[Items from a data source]
☆ ☆ ☆
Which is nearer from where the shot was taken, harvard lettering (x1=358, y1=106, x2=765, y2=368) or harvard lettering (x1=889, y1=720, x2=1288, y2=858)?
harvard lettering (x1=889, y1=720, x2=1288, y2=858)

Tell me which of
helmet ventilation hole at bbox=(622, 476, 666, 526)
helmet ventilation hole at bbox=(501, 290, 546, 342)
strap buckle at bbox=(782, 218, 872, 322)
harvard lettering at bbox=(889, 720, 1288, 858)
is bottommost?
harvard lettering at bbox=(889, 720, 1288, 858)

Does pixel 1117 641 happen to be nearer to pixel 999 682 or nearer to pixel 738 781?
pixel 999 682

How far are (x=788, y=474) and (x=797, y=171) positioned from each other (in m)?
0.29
☆ ☆ ☆
**TASK GOAL:** Can you quote all of the items above word for word?

**RESULT:**
Which is nearer from where the shot was taken, harvard lettering (x1=358, y1=106, x2=765, y2=368) or harvard lettering (x1=889, y1=720, x2=1288, y2=858)?
harvard lettering (x1=889, y1=720, x2=1288, y2=858)

Tell me which of
helmet ventilation hole at bbox=(622, 476, 666, 526)
helmet ventilation hole at bbox=(501, 290, 546, 342)
strap buckle at bbox=(782, 218, 872, 322)
harvard lettering at bbox=(889, 720, 1288, 858)
is bottommost?
harvard lettering at bbox=(889, 720, 1288, 858)

Does pixel 1117 641 happen to be nearer to pixel 999 682 or nearer to pixel 738 781?
pixel 999 682

How far are (x=788, y=474) and (x=797, y=171) positioned from each other (in m)?
0.29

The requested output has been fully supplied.